Deploying to the Internet

Option 1 β€” Hugging Face Spaces (free, recommended)

HF Spaces runs the Docker container for free with automatic HTTPS.

  1. Create a Space at https://huggingface.co/new-space

    • SDK: Docker
    • Visibility: Public
  2. Add the HF remote and push:

    git remote add hf https://YOUR_HF_USERNAME:YOUR_HF_TOKEN@huggingface.co/spaces/YOUR_HF_USERNAME/soci
    git push hf master:main
    

    Get a write token at https://huggingface.co/settings/tokens (select Write + Inference Providers permissions).

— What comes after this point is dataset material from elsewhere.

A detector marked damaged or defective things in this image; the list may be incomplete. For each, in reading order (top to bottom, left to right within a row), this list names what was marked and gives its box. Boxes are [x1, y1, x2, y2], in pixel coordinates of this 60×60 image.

  3. Add Space secrets (Settings β†’ Variables and Secrets):

    Secret Value
    SOCI_PROVIDER gemini
    GEMINI_API_KEY your AI Studio key
    GITHUB_TOKEN GitHub PAT (repo read/write)
    GITHUB_OWNER your GitHub username
    GITHUB_REPO_NAME Soci
  4. Your Space rebuilds automatically on every push. Visit https://YOUR_HF_USERNAME-soci.hf.space

Free-tier tip: Gemini free tier = 5 RPM, ~1500 requests/day (resets midnight Pacific). The default LLM probability is set to 45% which gives ~10 hours of AI-driven simulation per day. Use the 🧠 slider in the toolbar to adjust at runtime.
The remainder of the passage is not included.